*Task description*
In the records below, locate the line containing "At what distance", then extract it and all following lines exactly, ending with the last line.

*Information shown*

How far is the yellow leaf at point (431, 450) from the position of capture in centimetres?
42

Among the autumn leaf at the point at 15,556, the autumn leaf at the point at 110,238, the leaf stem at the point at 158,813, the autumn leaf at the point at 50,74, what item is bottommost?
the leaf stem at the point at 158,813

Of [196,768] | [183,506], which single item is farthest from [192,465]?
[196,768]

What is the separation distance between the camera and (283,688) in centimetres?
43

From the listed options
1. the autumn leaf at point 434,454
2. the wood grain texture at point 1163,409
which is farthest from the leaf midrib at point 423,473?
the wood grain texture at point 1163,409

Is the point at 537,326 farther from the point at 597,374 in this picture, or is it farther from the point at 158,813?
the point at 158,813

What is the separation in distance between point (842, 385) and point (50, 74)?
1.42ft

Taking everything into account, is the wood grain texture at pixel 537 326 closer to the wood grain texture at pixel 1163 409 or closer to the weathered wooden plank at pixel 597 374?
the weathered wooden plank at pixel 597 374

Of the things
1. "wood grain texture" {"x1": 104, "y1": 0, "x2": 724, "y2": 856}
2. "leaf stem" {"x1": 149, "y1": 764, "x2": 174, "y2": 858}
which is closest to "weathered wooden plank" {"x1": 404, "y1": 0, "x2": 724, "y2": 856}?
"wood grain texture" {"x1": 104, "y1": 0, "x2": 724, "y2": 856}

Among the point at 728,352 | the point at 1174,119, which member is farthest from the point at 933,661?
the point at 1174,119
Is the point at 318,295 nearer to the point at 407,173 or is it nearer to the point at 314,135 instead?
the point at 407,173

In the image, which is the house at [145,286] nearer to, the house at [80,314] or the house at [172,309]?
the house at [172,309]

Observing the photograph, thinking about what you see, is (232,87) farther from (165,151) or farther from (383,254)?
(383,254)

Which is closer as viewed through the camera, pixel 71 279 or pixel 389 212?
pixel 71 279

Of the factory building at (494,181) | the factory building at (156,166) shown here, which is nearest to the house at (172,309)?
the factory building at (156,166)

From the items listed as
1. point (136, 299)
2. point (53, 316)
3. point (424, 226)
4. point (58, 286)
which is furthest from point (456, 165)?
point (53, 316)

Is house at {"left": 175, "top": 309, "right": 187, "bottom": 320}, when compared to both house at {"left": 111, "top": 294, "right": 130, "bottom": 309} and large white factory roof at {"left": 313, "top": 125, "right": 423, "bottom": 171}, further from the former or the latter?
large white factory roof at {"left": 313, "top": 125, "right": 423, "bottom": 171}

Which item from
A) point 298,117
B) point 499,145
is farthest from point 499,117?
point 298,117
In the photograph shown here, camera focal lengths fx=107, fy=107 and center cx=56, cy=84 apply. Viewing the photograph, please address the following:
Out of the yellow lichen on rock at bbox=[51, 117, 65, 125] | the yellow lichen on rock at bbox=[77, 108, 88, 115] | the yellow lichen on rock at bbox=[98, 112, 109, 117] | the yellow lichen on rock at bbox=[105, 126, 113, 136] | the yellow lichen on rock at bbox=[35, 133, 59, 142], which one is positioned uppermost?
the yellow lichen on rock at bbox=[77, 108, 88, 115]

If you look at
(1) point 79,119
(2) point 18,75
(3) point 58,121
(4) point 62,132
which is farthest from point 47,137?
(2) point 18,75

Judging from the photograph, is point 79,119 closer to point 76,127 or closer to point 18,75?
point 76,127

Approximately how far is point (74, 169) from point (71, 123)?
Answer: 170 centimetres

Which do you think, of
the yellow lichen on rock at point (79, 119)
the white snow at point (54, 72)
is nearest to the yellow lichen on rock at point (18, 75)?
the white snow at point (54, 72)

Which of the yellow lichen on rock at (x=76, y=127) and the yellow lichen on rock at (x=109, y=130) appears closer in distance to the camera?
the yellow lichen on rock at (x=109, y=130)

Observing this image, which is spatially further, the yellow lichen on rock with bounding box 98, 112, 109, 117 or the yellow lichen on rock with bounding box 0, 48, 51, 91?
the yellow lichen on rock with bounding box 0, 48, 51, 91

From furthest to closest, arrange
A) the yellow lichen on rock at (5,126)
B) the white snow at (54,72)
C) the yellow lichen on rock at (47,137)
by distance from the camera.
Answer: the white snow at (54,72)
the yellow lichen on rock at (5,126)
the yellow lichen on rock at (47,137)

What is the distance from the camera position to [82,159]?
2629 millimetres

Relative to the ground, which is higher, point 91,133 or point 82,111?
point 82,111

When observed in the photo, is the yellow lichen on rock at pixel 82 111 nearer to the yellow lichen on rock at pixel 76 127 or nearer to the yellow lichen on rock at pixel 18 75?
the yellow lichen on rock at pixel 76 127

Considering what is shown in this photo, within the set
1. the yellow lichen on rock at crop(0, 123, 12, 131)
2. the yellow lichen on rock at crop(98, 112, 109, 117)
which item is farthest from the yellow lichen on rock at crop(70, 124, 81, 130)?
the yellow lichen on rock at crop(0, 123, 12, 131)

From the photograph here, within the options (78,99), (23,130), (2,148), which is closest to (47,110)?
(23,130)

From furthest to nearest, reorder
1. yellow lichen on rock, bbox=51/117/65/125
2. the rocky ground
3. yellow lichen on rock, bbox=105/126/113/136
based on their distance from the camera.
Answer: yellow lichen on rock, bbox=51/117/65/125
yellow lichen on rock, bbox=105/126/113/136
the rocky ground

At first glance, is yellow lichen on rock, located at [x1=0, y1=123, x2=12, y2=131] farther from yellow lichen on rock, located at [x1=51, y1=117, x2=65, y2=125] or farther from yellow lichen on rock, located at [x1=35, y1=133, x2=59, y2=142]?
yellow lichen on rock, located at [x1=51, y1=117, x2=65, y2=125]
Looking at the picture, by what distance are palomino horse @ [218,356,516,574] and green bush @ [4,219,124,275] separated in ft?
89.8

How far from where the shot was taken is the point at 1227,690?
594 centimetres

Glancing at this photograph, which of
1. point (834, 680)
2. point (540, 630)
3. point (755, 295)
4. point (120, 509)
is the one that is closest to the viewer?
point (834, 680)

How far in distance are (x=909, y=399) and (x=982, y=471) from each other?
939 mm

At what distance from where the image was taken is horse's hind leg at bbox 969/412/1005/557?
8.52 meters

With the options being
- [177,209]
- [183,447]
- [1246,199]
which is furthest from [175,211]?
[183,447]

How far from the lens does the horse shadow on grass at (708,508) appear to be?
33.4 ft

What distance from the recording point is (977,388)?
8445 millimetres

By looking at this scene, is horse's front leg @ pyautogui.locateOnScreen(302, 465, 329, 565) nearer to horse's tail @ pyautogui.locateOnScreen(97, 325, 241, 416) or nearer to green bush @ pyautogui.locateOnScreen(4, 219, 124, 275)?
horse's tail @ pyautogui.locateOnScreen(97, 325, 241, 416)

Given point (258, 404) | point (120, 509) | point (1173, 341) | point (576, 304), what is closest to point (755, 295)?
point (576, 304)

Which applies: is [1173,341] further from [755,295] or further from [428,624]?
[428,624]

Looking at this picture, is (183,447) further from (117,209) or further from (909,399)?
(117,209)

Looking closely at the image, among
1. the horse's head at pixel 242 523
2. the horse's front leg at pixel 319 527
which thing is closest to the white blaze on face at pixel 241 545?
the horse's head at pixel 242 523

*Response to the exercise*
At what distance from where the image was taken is horse's hind leg at bbox 969/412/1005/557?
8.52 meters

With the options being
- [177,209]
- [183,447]
- [1246,199]
which is furthest from [175,211]?
[183,447]

How far from the lens does the horse shadow on grass at (708,508) appear to be?
33.4 ft

What distance from the recording point is (977,388)?
8445 millimetres

By looking at this scene, is horse's front leg @ pyautogui.locateOnScreen(302, 465, 329, 565) nearer to horse's tail @ pyautogui.locateOnScreen(97, 325, 241, 416) or nearer to green bush @ pyautogui.locateOnScreen(4, 219, 124, 275)?
horse's tail @ pyautogui.locateOnScreen(97, 325, 241, 416)

Given point (258, 404) | point (120, 509) | point (1173, 341) | point (576, 304), what is closest to point (755, 295)?
point (576, 304)

Which applies: is [1173,341] further from [755,295] or further from [428,624]?
[428,624]

Looking at this picture, is (183,447) further from (117,209) or further from (909,399)?
(117,209)

Looking closely at the image, among
1. the horse's head at pixel 242 523
2. the horse's front leg at pixel 319 527
which thing is closest to the white blaze on face at pixel 241 545?
the horse's head at pixel 242 523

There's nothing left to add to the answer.